Insulin resistance (IR) is a hallmark of human obesity and associated with the risk of developing diabetes and cardiovascular disease. IR can exist across the spectrum of BMI from lean (<25 kg/m2) to overweight/obese (>25 kg/m2). These findings indicate that a BMI-centric definition of obesity may not capture its underlying biology (1). Investigation of clinical and molecular markers that define architecture of IR has intensified, focusing on adipose tissue distribution and function, metabolite profiles, gut microbial diversity, and epigenetic and genetic variation. Recently, RNA located outside of cellular structures (extracellular RNAs [ex-RNAs]), circulating RNA molecules that are stable in plasma, have emerged as potential novel mediators in IR, potentially orchestrating control over networks of gene expression. Indeed, animal models suggest exquisite regulation of circulating ex-RNAs in the development and resolution of obesity and in metabolic cross talk between various organs involved in adipocyte dysfunction (2), suggesting their importance as clinical and functional biomarkers. As such, studies in small groups of patients with obesity and IR have identified candidate ex-RNAs associated with metabolic dysfunction (3–6), though there is absence of validation in large at-risk populations and against metabolic phenotypes (e.g., visceral and hepatic adiposity) known to impact cardiometabolic risk.
In this study, we investigate plasma-circulating ex-RNA abundance in two separate cohorts across the life span of human obesity—the 8th Framingham Heart Study (FHS) Offspring Cohort (adults) and the POOL study (obese/overweight youth)—to study ex-RNAs associated with IR. We further investigate the relationship between these ex-RNAs and several clinical hallmarks of metabolic dysfunction. We subsequently tested the association of two top candidate ex-RNAs discovered in FHS with IR in the POOL study and defined a relationship between miR-122 and IR independent of adverse metabolite profiles in youth.
Research Design and Methods
Framingham Heart Study
The Framingham Heart Study (FHS) is a community-based, prospective study of cardiovascular disease conducted in Framingham, MA, with serial examinations every 4–8 years and concomitant in-depth phenotyping of metabolic traits over multiple prior examinations. The study design has been published (7). Standard anthropometric indices were measured as reported (8). Diabetes was defined as fasting plasma glucose ≥126 mg/dL, hemoglobin A1c ≥6.5% (where measured), or treatment with either insulin or a hypoglycemic agent.

# EXERCISES TO COMPLETE
1. Answer these questions from the passage on insulin resistance:
(a) What BMI range does it give for lean?
(b) Which two cohorts does the study draw on?
(c) How often are Framingham Heart Study examinations held?
2. What criteria does the passage on insulin resistance give for defining diabetes in the Framingham Heart Study? List them all.
3. Does each statement agree with the passage on insulin resistance? Answer yes or no, and quote the words from the passage that decide it.
(a) The Framingham Heart Study is conducted in Framingham, MA.
(b) Candidate ex-RNAs from small patient studies have been validated in large at-risk populations.
(c) The study tied miR-122 to insulin resistance, independent of adverse metabolite profiles, in adults.

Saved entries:
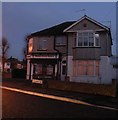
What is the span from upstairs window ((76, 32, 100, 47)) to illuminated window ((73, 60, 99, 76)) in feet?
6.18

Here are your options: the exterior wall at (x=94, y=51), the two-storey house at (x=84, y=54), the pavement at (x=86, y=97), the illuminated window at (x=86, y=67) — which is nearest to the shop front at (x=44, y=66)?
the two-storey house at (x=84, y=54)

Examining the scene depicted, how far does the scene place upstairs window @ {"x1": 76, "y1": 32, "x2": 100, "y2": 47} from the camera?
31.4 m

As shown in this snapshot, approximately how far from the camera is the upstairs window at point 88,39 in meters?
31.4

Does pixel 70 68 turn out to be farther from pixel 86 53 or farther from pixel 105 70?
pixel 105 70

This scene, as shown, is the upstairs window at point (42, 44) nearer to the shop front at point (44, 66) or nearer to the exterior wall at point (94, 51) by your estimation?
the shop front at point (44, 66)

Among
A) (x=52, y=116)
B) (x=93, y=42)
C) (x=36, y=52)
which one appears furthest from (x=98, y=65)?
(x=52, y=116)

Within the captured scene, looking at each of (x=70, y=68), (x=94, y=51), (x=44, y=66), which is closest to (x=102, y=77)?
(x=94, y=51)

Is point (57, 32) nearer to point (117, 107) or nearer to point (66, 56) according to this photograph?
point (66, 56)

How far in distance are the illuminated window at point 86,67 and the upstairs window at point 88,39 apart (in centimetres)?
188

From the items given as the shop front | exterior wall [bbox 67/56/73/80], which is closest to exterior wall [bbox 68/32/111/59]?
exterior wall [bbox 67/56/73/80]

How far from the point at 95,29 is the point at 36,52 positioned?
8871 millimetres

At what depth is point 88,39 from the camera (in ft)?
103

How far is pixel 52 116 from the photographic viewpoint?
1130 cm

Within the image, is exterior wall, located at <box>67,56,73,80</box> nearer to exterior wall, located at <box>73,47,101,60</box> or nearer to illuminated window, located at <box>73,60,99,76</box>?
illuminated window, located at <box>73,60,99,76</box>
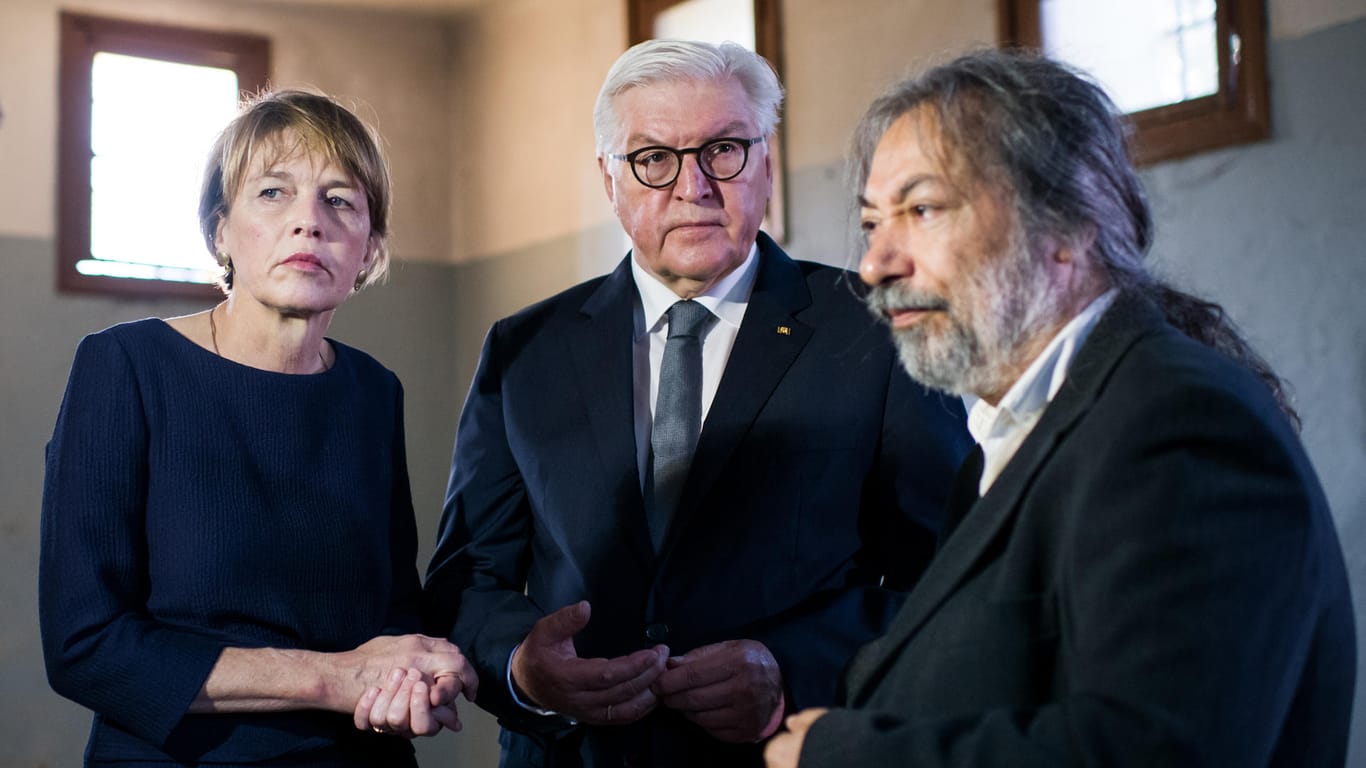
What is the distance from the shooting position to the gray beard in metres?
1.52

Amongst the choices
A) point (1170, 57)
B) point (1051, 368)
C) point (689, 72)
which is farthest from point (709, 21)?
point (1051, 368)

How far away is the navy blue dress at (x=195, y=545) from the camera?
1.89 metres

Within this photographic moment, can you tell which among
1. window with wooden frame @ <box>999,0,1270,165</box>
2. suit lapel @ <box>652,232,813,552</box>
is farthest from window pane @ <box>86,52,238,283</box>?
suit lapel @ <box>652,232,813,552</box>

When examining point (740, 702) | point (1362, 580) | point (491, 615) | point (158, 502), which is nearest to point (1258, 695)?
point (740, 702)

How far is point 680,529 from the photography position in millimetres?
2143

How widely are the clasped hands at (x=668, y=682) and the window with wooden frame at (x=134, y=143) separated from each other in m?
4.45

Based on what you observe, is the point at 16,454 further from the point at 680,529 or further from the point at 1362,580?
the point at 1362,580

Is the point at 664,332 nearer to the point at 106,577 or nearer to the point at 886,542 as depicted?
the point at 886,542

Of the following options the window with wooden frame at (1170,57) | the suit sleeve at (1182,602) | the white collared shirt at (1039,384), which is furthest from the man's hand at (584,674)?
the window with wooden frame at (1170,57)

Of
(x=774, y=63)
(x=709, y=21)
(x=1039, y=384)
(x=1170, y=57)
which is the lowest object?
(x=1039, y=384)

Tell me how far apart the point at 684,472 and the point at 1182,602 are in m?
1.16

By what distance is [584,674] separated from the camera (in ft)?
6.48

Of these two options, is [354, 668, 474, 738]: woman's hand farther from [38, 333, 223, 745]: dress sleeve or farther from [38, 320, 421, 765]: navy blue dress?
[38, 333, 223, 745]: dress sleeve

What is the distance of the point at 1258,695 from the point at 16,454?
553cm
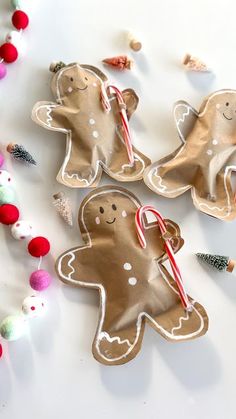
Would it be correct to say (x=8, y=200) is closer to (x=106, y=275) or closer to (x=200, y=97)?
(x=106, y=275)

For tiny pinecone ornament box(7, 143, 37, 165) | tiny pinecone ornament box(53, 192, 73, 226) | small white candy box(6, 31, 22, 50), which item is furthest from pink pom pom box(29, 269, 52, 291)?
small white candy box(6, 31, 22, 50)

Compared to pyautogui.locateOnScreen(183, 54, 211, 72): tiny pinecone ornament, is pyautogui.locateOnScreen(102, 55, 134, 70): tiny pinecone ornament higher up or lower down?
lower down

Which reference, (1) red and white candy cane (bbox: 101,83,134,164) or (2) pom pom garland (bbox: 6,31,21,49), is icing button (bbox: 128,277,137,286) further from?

# RESULTS IN ORDER
1.
(a) Less than 25 kg/m2.
(b) The 8th Framingham Heart Study (FHS) Offspring Cohort (adults) and the POOL study (obese/overweight youth).
(c) Every 4–8 years.

2.
- Fasting plasma glucose ≥126 mg/dL
- Hemoglobin A1c ≥6.5% (where measured)
- Treatment with either insulin or a hypoglycemic agent

3.
(a) Yes: "conducted in Framingham, MA"
(b) No: "there is absence of validation in large at-risk populations"
(c) No: "defined a relationship between miR-122 and IR independent of adverse metabolite profiles in youth"